The surviving fragment of the film shows the woman returning to her frame and becoming a painting again. The painter wakes up and is astonished to see the servant swatting the painting with the broom. The painter gives the servant a second thrashing. The fragment concludes with action not mentioned in the catalogue: the painter finally decapitates his servant, stuffing the head and body in the same trunk he had used before. The servant's body, holding its head, climbs out of the box and wanders away. The painter, terrified at the sight, jumps straight into his painting and disappears.

==Production and themes==
The plot of Delirium in a Studio echoes that of an earlier Méliès film, A Spiritualistic Photographer (1903), while the Orientalist setting may indicate inspiration from the paintings of Eugène Delacroix. Méliès and a frequent collaborator, an actor billed as Manuel, play the master (Ali Barbouyou) and servant (Ali Bouf-à-l'huile) respectively. The film's special effects are worked with substitution splices and dissolves. The scenery, particularly detailed even by Méliès's elaborate standards, includes a large picture frame Méliès had previously used in other films, including The Mysterious Portrait.

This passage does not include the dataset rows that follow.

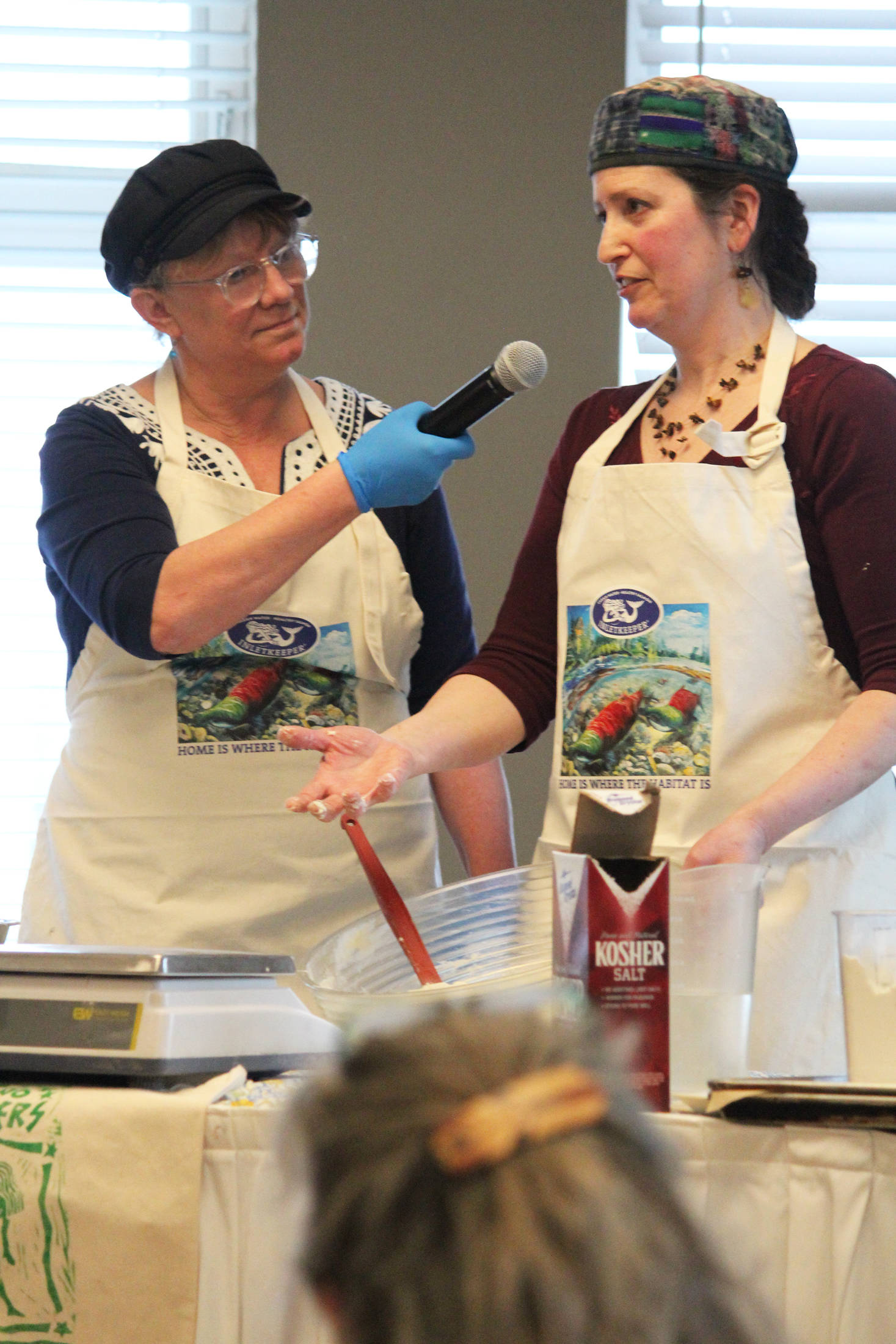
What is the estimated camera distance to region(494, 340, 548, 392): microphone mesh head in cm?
133

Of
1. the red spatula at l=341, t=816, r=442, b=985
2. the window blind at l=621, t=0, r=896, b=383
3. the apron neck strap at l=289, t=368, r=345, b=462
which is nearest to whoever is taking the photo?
the red spatula at l=341, t=816, r=442, b=985

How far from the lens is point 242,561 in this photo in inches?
59.2

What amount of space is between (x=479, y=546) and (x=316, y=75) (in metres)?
0.87

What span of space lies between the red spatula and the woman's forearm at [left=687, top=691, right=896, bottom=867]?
23 centimetres

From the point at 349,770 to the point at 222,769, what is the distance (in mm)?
475

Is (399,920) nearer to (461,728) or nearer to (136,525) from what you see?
(461,728)

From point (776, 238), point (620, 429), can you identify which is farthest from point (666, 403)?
point (776, 238)

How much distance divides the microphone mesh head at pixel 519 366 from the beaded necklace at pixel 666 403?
0.20 meters

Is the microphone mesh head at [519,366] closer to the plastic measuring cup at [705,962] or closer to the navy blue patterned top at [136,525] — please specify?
the navy blue patterned top at [136,525]

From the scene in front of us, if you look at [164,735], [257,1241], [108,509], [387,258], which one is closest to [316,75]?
[387,258]

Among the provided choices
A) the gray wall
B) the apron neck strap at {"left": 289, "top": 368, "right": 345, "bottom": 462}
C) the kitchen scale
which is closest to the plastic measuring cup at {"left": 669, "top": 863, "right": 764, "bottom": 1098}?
the kitchen scale

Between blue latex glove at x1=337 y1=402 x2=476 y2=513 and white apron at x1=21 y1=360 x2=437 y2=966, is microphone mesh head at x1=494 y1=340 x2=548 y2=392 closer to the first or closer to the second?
blue latex glove at x1=337 y1=402 x2=476 y2=513

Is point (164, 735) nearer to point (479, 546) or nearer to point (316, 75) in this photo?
point (479, 546)

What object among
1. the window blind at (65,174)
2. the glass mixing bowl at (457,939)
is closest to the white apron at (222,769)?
the glass mixing bowl at (457,939)
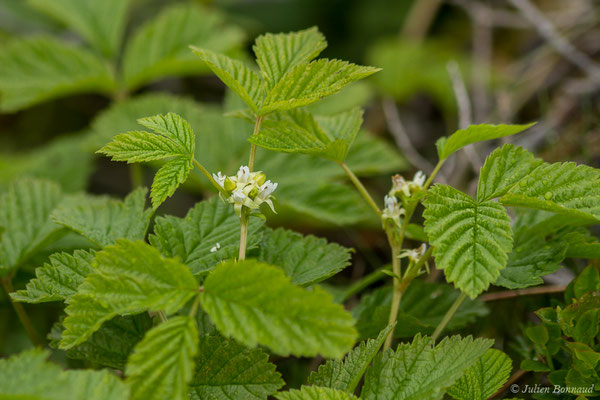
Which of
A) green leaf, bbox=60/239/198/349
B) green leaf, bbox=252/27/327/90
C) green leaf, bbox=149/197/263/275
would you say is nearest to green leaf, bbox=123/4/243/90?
green leaf, bbox=252/27/327/90

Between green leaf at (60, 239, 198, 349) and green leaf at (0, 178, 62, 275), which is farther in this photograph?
green leaf at (0, 178, 62, 275)

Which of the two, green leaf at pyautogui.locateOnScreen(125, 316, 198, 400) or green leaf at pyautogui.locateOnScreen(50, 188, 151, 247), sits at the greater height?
green leaf at pyautogui.locateOnScreen(50, 188, 151, 247)

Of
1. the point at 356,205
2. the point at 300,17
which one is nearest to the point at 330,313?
the point at 356,205

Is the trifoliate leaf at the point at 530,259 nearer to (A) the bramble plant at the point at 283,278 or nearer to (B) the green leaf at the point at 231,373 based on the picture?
(A) the bramble plant at the point at 283,278

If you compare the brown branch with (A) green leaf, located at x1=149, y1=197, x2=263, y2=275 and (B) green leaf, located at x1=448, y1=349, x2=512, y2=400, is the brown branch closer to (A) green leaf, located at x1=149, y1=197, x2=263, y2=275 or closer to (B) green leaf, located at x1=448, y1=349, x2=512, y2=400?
(B) green leaf, located at x1=448, y1=349, x2=512, y2=400

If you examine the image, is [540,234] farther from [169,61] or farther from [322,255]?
[169,61]

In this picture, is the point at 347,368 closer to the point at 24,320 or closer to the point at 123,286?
the point at 123,286

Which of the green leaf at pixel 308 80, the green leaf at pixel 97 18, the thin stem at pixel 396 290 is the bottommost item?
the thin stem at pixel 396 290

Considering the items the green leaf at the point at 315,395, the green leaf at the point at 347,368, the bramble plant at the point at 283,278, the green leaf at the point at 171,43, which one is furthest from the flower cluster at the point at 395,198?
the green leaf at the point at 171,43
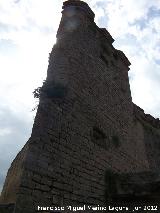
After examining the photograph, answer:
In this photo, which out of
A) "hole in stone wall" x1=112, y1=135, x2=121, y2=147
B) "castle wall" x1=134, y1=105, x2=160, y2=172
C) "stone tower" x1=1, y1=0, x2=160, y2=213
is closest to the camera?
"stone tower" x1=1, y1=0, x2=160, y2=213

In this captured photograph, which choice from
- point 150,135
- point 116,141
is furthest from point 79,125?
point 150,135

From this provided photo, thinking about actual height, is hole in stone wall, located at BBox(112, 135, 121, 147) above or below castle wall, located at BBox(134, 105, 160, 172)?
below

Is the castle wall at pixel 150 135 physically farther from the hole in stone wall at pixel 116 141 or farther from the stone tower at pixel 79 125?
the hole in stone wall at pixel 116 141

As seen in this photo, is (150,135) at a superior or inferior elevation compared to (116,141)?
superior

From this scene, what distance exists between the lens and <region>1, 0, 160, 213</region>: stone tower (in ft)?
12.6

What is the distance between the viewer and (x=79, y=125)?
16.2 feet

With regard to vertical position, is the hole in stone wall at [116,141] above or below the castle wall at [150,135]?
below

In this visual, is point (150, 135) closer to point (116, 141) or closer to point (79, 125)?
point (116, 141)

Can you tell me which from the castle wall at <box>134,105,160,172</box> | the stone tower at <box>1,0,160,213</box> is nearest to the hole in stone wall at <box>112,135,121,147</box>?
the stone tower at <box>1,0,160,213</box>

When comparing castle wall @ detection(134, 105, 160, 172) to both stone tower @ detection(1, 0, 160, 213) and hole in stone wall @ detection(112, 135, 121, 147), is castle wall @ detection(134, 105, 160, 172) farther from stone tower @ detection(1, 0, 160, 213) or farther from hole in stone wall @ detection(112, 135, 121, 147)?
hole in stone wall @ detection(112, 135, 121, 147)

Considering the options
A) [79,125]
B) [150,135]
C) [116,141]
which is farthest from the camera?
[150,135]

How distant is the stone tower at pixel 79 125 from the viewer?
3.83 metres

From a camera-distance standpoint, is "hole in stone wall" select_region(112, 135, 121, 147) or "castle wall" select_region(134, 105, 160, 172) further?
"castle wall" select_region(134, 105, 160, 172)

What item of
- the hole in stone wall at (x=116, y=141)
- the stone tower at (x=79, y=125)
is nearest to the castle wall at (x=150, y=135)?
the stone tower at (x=79, y=125)
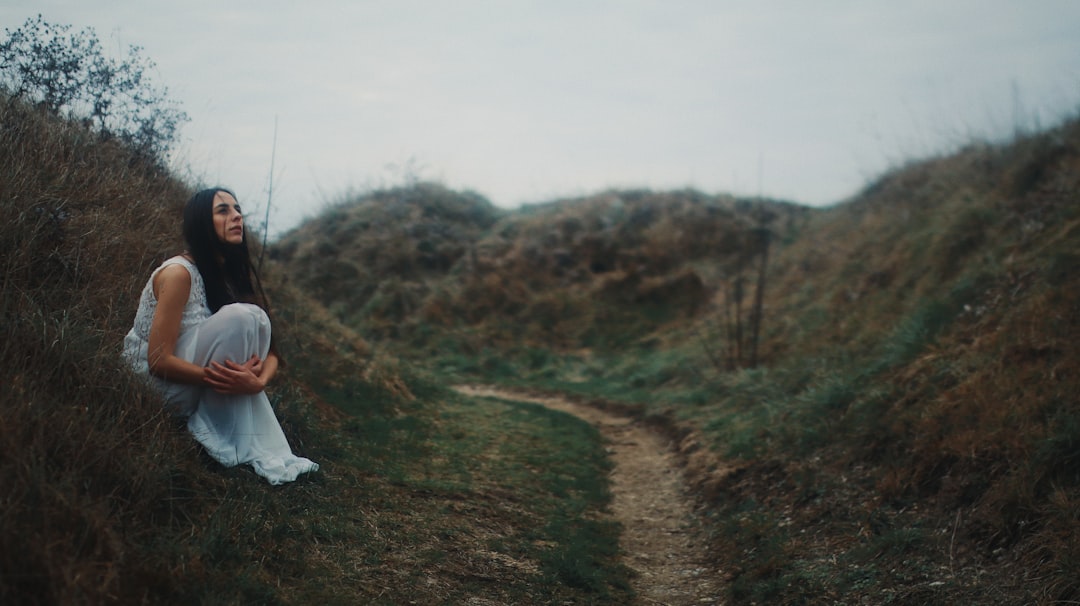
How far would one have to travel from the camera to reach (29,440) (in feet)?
9.70

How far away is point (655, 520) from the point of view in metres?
6.76

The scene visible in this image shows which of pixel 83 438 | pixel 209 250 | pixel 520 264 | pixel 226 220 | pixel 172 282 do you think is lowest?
pixel 83 438

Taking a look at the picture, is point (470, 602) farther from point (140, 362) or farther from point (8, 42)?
point (8, 42)

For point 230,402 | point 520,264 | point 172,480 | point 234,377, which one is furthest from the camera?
point 520,264

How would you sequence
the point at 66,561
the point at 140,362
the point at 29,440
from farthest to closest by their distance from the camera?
1. the point at 140,362
2. the point at 29,440
3. the point at 66,561

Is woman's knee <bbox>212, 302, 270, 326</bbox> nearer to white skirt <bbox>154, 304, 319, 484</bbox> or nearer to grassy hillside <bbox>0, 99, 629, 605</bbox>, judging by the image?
white skirt <bbox>154, 304, 319, 484</bbox>

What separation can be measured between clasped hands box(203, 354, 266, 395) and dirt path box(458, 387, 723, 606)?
8.93ft

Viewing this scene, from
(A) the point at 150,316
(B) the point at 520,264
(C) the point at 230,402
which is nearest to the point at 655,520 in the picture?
(C) the point at 230,402

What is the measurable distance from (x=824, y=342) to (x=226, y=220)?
30.1ft

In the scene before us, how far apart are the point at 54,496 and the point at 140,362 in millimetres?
1309

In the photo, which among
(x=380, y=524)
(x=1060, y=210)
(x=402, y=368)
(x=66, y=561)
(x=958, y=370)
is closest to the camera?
(x=66, y=561)

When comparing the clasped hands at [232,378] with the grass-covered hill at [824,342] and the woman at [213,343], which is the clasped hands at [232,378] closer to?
the woman at [213,343]

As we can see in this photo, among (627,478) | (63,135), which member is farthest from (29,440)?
(627,478)

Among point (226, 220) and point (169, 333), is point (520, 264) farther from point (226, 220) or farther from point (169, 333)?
point (169, 333)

A Centre national de la cinématographie guide to Méliès's work notes that, while the final jump into the painting is very Mélièsian in style, this is one of Méliès's few films in which a magic disappearance is not followed by a final return suggesting a curtain call. Other examples without a final reappearance include Bob Kick, the Mischievous Kid (1903), The Marvellous Wreath (1903), and Satan in Prison (1907), assuming the endings of those films are complete in their surviving prints.